By Yang Che
This article series describes how to support and optimize hybrid cloud data access scenarios based on ACK Fluid. For more information about related articles, please see:
In the previous article, I discussed how to accelerate read access to third-party storage to achieve better performance, lower costs, and reduce reliance on leased line stability.
In some scenarios, customers may not use standard CSI interfaces for connecting with cloud services due to historical reasons and the development and maintenance cost of container storage interfaces. Instead, they use non-containerized methods such as automated scripts. However, when migrating to the cloud, it becomes necessary to consider how to connect with cloud services based on standard interfaces.
This article focuses on using ACK Fluid to implement Kubernetes-based mounting of third-party storage host directories. This approach is more standardized and can improve efficiency.
Many enterprises have on-premises storage that does not support the CSI protocol and can only be mounted as host directories using tools like Ansible. This poses challenges for connecting with the standardized Kubernetes platform. Additionally, similar performance and cost issues as mentioned in the previous article need to be addressed:
• Lack of standards and difficulties in migrating to the cloud: Host directory mounting cannot be perceived and scheduled by Kubernetes, making it challenging to use and manage with containerized workloads.
• Lack of data isolation: When the entire directory is mounted on the host, data becomes globally visible and can be accessed by all workloads.
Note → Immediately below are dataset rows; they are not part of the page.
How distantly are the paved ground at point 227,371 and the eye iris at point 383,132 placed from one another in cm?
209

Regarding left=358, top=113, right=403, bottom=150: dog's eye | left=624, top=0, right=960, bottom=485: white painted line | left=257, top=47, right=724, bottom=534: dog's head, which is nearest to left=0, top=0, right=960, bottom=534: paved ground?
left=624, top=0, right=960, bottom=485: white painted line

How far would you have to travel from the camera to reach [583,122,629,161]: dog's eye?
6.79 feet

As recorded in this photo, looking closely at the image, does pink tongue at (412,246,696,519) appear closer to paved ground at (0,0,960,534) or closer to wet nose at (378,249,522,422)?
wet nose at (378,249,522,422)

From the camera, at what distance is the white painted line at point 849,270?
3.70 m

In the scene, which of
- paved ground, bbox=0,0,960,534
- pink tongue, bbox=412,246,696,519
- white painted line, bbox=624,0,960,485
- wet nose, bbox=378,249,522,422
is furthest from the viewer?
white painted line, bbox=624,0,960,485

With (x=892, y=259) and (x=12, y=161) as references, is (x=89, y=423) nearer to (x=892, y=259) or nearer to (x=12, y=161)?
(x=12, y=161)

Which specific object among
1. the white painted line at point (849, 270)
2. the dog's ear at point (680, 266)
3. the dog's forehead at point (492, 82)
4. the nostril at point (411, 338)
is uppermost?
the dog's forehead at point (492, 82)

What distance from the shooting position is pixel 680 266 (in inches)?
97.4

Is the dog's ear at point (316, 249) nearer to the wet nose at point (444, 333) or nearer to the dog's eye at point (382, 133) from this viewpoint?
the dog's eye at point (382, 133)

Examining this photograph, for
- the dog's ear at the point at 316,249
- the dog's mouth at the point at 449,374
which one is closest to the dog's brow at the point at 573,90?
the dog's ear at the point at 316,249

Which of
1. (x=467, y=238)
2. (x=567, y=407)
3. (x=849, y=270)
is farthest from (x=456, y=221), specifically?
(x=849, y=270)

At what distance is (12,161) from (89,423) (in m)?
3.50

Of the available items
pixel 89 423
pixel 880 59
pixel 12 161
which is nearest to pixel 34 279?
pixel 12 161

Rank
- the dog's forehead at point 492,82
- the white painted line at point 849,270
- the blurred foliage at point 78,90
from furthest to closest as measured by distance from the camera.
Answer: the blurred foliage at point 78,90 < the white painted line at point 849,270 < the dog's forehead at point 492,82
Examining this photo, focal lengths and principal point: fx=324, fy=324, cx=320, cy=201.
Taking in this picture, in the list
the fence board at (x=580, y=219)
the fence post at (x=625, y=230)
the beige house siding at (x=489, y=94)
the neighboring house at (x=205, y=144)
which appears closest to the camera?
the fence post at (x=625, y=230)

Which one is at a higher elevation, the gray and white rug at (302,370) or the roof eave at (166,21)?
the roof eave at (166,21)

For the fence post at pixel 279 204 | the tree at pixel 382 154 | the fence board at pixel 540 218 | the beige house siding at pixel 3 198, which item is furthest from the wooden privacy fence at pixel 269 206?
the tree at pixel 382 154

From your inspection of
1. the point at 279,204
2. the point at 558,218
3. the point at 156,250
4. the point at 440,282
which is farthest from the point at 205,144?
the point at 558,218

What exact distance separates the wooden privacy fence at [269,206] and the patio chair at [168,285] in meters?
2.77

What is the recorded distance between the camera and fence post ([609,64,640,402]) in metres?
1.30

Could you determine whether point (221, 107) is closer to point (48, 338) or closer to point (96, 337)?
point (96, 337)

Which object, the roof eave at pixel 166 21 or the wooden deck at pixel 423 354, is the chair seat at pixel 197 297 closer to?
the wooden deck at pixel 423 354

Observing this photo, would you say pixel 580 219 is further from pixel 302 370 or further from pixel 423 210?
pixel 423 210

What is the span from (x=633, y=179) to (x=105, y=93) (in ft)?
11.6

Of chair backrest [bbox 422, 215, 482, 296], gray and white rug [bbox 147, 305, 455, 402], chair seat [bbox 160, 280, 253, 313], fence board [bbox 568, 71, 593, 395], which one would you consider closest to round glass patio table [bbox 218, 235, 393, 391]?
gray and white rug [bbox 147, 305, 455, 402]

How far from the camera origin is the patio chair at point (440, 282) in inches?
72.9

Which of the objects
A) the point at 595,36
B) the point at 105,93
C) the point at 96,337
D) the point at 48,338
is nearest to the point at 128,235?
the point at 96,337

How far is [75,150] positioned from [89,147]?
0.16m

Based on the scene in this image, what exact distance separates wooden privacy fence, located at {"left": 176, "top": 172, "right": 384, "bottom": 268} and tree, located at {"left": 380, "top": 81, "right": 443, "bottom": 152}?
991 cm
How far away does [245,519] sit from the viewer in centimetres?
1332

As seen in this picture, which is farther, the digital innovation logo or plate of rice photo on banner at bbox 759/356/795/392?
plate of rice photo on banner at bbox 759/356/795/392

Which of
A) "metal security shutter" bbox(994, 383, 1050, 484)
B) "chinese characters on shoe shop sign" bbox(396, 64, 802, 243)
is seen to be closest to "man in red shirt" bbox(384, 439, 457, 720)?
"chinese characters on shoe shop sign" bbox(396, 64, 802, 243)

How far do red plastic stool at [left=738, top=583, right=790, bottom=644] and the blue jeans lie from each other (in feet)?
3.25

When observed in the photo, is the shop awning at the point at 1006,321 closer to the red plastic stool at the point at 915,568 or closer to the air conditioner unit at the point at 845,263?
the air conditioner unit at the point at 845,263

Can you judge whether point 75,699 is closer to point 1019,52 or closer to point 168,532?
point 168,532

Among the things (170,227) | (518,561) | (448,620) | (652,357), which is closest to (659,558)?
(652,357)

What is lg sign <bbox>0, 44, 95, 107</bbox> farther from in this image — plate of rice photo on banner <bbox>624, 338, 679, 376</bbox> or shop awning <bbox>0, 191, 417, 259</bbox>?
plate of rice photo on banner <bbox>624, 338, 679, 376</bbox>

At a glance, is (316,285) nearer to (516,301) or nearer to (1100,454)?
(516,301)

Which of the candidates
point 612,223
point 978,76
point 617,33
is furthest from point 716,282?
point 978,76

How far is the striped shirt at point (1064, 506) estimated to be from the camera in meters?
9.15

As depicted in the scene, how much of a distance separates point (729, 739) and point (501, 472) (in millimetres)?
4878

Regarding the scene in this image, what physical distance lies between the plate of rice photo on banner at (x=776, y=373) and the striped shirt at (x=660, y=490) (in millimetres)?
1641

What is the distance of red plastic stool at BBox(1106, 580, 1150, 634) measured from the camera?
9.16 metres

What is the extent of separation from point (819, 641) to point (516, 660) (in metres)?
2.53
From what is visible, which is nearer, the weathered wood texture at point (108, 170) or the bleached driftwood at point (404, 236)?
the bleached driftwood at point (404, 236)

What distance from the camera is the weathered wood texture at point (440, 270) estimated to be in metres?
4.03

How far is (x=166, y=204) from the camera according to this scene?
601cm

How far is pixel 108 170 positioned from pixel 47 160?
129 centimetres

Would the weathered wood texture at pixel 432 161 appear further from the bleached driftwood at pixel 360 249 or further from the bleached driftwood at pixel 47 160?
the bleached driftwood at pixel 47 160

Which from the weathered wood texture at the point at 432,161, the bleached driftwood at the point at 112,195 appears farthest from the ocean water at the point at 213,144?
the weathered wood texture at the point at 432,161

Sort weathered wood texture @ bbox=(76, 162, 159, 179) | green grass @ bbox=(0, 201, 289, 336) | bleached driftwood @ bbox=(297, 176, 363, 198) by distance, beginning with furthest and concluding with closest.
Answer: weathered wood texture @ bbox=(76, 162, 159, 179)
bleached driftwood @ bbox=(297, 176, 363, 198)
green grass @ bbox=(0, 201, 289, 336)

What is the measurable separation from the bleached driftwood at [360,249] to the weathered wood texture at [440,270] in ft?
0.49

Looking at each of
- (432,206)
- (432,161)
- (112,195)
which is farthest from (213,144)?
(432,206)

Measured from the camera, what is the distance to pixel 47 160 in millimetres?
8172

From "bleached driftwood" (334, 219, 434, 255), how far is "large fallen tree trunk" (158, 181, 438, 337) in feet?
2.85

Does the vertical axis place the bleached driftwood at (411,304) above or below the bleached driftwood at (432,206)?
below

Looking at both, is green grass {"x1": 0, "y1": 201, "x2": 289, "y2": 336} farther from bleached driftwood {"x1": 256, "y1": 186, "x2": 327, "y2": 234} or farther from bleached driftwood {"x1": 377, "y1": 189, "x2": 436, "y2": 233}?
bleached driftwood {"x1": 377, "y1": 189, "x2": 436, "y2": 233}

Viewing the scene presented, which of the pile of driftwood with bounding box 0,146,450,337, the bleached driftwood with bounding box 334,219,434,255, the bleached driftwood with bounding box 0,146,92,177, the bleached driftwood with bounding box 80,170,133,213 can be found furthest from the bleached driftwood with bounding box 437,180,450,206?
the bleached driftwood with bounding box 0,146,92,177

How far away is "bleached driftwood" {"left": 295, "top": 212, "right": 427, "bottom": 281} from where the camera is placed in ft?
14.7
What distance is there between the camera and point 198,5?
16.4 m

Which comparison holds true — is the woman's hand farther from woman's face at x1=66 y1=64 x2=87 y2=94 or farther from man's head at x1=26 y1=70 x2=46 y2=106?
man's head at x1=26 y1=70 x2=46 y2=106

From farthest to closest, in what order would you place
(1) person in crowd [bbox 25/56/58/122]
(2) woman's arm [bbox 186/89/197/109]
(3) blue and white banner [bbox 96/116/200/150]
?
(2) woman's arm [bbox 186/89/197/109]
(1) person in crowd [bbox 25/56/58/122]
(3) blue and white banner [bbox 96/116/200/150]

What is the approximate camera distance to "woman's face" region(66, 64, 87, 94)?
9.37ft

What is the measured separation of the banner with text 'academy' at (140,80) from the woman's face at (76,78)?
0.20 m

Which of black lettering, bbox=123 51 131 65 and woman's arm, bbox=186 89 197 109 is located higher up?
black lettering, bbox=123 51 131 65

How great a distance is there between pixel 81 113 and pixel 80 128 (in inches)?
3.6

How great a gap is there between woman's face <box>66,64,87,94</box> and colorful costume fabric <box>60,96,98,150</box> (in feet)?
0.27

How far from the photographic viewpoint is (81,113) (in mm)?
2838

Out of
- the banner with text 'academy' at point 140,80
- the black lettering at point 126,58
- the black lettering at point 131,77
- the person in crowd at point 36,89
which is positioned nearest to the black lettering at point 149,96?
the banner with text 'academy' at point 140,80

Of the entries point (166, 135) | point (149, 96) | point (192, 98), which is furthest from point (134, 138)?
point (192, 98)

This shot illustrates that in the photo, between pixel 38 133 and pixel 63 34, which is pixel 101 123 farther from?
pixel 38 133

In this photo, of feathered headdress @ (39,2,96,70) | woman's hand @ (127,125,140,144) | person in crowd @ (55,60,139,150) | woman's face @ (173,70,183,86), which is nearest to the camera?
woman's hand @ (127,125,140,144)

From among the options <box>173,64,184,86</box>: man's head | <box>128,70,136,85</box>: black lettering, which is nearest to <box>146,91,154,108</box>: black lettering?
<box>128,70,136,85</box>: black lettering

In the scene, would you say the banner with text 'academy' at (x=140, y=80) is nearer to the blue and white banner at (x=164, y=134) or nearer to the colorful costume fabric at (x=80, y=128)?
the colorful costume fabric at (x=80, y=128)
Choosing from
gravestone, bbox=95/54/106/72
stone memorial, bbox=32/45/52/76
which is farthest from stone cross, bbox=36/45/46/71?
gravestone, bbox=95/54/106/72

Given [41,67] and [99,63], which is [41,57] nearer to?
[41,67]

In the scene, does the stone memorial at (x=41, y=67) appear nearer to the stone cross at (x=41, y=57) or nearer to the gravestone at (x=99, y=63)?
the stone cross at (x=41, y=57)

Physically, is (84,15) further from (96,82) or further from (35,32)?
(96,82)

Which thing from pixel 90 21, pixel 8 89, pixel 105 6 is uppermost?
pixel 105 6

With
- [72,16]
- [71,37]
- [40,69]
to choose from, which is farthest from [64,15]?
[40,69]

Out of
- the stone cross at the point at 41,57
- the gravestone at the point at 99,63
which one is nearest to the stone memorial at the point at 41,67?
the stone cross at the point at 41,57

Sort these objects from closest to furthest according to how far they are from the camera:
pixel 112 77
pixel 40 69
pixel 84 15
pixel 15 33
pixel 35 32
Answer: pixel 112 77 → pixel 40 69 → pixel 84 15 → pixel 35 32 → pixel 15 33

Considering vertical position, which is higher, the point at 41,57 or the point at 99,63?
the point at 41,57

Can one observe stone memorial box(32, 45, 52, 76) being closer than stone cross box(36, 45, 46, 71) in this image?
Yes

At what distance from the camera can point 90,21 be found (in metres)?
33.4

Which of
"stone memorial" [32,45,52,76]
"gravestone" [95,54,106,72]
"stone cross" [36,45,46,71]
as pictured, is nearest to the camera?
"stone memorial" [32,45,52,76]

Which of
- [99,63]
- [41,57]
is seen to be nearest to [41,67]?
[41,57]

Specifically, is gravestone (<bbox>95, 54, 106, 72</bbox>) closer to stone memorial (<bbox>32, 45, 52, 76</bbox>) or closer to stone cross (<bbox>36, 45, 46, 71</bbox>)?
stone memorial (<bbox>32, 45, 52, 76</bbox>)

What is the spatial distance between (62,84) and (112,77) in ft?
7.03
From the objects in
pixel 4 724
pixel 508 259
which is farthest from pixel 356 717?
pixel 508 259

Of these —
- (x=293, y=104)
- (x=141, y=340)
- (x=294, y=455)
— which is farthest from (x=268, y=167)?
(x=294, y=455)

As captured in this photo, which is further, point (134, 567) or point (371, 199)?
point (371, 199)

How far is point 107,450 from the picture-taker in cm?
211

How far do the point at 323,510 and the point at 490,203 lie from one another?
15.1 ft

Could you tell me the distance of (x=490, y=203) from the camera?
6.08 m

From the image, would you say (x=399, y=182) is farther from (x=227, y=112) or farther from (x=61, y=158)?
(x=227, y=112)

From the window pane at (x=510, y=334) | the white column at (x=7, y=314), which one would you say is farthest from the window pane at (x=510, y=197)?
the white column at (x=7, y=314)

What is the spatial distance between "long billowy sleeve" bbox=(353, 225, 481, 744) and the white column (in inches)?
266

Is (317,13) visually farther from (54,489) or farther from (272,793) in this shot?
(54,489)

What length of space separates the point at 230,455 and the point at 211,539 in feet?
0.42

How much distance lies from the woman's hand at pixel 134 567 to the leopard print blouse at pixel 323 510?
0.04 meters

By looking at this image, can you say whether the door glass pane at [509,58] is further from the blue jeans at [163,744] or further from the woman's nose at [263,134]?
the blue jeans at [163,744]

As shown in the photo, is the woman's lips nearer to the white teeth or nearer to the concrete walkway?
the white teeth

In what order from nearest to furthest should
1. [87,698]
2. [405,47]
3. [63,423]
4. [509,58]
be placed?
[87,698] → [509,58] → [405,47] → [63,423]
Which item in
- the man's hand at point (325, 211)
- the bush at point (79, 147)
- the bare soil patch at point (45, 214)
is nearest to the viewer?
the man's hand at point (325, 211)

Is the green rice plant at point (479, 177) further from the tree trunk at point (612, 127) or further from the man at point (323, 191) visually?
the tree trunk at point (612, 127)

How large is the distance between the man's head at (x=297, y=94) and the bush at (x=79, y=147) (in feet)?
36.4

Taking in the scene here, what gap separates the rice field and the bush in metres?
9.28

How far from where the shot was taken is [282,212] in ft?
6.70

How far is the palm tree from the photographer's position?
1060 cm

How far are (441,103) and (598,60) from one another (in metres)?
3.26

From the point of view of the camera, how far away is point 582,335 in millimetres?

• Similar requirements for cost, performance, and availability as Scenario 2, which I won't repeat here.
ACK Fluid provides the capability to accelerate PV host directories based on JindoRuntime [1]. It supports direct host directory mounting, enabling data access acceleration through distributed caching in a native, simple, quick, and secure manner.
Here are the key benefits:
Summary: ACK Fluid offers out-of-the-box benefits, including high performance, low cost, automation, and no data persistence, for accessing host directories of third-party storage in a cloud computing environment.
• Create an ACK Pro cluster with a version of 1.18 or later. For more information, see Create an ACK Pro cluster [2].
• Cloud-native AI suite is installed, and ack-fluid components are deployed. Note: If you have installed open source Fluid, uninstall it and then deploy ack-fluid components.
• If the cloud-native AI suite is not installed, enable Fluid Data Acceleration during installation. For more information, see Install the cloud-native AI suite [3].
• If the cloud-native AI suite is installed, deploy the ack-fluid on the Cloud-native AI Suite page in the Container Service console.
• A kubectl client is connected to the cluster. For more information, see Use kubectl to connect to a cluster [4].
• Create PV volumes and PVC volume claims that require access to the storage system. Different storage systems in a Kubernetes environment have different methods for creating storage volumes. To ensure stable connections between the storage systems and the Kubernetes clusters, follow the official documentation of the corresponding storage system for preparation.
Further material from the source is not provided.